Peter Ustinov – Add a Dash of Pity
People remember Sir Peter Ustinov as one of the greatest actors of all time and for his tireless work for UNICEF. A few recall that he was also a playwright. His play ‘Romanoff and Juliette’ – a spoof of the Cold War – was a worldwide success and was made into a movie, and he wrote the screenplay and played the central character.
I will always remember him for his portrayal of Nero in “Quo Vadis,” which was one of the greatest performances of all time in a film based on one of the greatest novels of all time by the brilliant Henryk Sienkiewicz.
Very few know that Ustinov was also a writer of fiction, and that’s why a copy of his short stories titled “Add a Dash of Pity” is such a great find. I’ve been savoring these stories and thought I’d give you a sample:
In one story, Ustinov is writing about an avant-garde Hungarian composer who goes to Hollywood to write movie scores and is reduced to playing gypsy lullabies on his violin at a Hungarian restaurant. Ustinov writes this about his early years:
“At the end of World War I, a new spirit swept across the arts, a spirit chaotic, iconoclastic, and mechanical… Melody was displaced by rhythm; beauty by freakishness.
“Young Erhardt embraced the new creed with fervor.
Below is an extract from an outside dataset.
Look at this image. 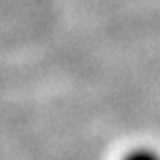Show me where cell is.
<instances>
[{"instance_id": "6da1fadb", "label": "cell", "mask_w": 160, "mask_h": 160, "mask_svg": "<svg viewBox=\"0 0 160 160\" xmlns=\"http://www.w3.org/2000/svg\"><path fill=\"white\" fill-rule=\"evenodd\" d=\"M122 160H160V154L150 148H136L132 152H128Z\"/></svg>"}]
</instances>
It spelled liberation from all academic responsibilities, from all the rigidity of which his father was so proud, He grew his hair very long, wore the expression of revolt permanently on his face, and set up house in a Budapest garret with a very dirty Romanian lady twice his age, who believed he could do no wrong.
“He caroused all night, talking black philosophy to his cronies while his mistress smoked knowingly from an immense cigarette holder, and during the day he wrote violent, formless, cruel music, occasionally making love as violent and as formless as his composition.
“His sonata for three drums was an immediate success and had the honor to be hissed at the annual meeting of the International Society for Contemporary Music. The news of this fiasco d’estime spread far and wide, and he was asked to lecture in America, which he did, marrying the Romanian lady for the sake of American morality.
“His symphonic poem, Test Bench, dedicated to the City of Cleveland, was hissed in that city, and the first performance of his opera for a single voice, accompanied by a double orchestra and a chorus of masked dancers, entitled Formula 21, caused a riot at the Metropolitan before the end of the first act.
“His appearance in Paris unleashed an equal furor. Here he divorced the Romanian lady for the sake of Parisian morality, although they continued living together, and the world premier of his concerto for musical saw and nine woodwinds caused a duel between two cabinet ministers, in the course of which one was seriously wounded.”